El culto a los muertos, que nos lleva a querer entender el sentido de la muerte y, más aún, a lo que tras ella podría haber. El gran arcano. Y las religiones, todas, han intentado dar una explicación por más peregrina que sea, absurda, ilógica o gratificante. Y, sin embargo, la cruda realidad se impone y con ella el desconocimiento (que lo demás es absoluta fe o descreimiento).
Murió mi cuñado, tras breve enfermedad, sin remisión ni opciones. Murió una semana antes a estas fechas de recuerdos anuales. Recuerdo sobre recuerdo, todo un monte de sentimientos y realidades acumulados, estratos de emociones.
Y, el absurdo. La pregunta sin sentido, la respuesta que no llega porque no puede llegar.
¿Por qué él y no otro?; ¿por qué ahora y a destiempo…? Una persona puede estar radicalmente ajena y alejada de la muerte y, sin embargo, la muerte ya la tiene anotada en su agenda inmediata… Desconcertante.
Desconcertante como constatar que uno está incluido en una lotería de la que desconoce los números que lleva y los sorteos en los que entra. Desconcertante encontrar que nadie te puede explicar, razonadamente y con argumentos de peso, lo que ha sucedido o pueda suceder algún día. El religioso te remitirá a los tópicos de sus creencias, tan frágiles; el ateo te dejará al pie de un vacío inane y absurdo. Te quedas inerme y desvalido, entre un todo y una nada, y ninguno nos da o nos puede dar una solución definitiva. Y quedamos tan desamparados… Y nos invade el miedo.

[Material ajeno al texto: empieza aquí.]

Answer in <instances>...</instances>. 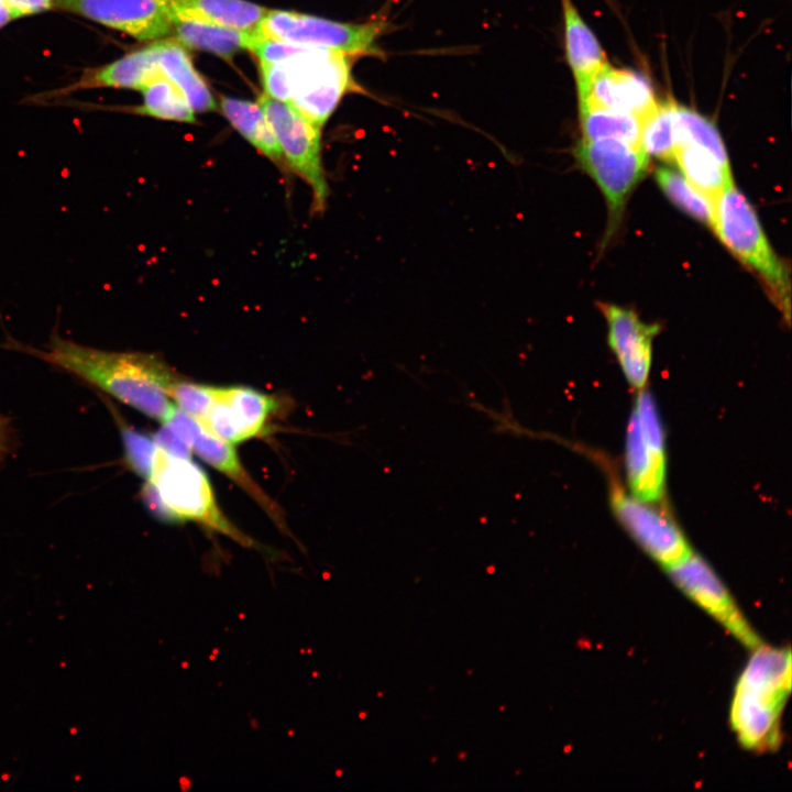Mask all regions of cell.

Porque este es el miedo definitivo, el total. El que se nos ha metido tras la teoría de la culpa, del pecado, del castigo… El miedo del que sabe que su vida no fue un buen obrar, del que tiene deudas pendientes, del de la conciencia sucia y se enfrenta al juicio supremo. Algunos, los menos, creyendo también en lo anterior, se sienten merecedores de compensación (sea de sus buenas acciones o de sus sufrimientos terrenos) y no temen, sino que desean la muerte.
Y la indiferencia de quien cree que todo es finito y, tras sí, ya no queda nada.
Pero el humano tiene horror al vacío. Por eso sentimos y deseamos que algo nuestro perdure. El efecto o el recuerdo de nuestros actos, nuestra sangre en nuestra descendencia, algún resto material o incluso una brizna de viento que lleve nuestro polvo… «Polvo seré, mas polvo enamorado».
Nota: Juan Antonio Terrón Fuentes, comandante de la Guardia Civil, murió el 25 de octubre del año en curso. Era mi cuñado. En memoria.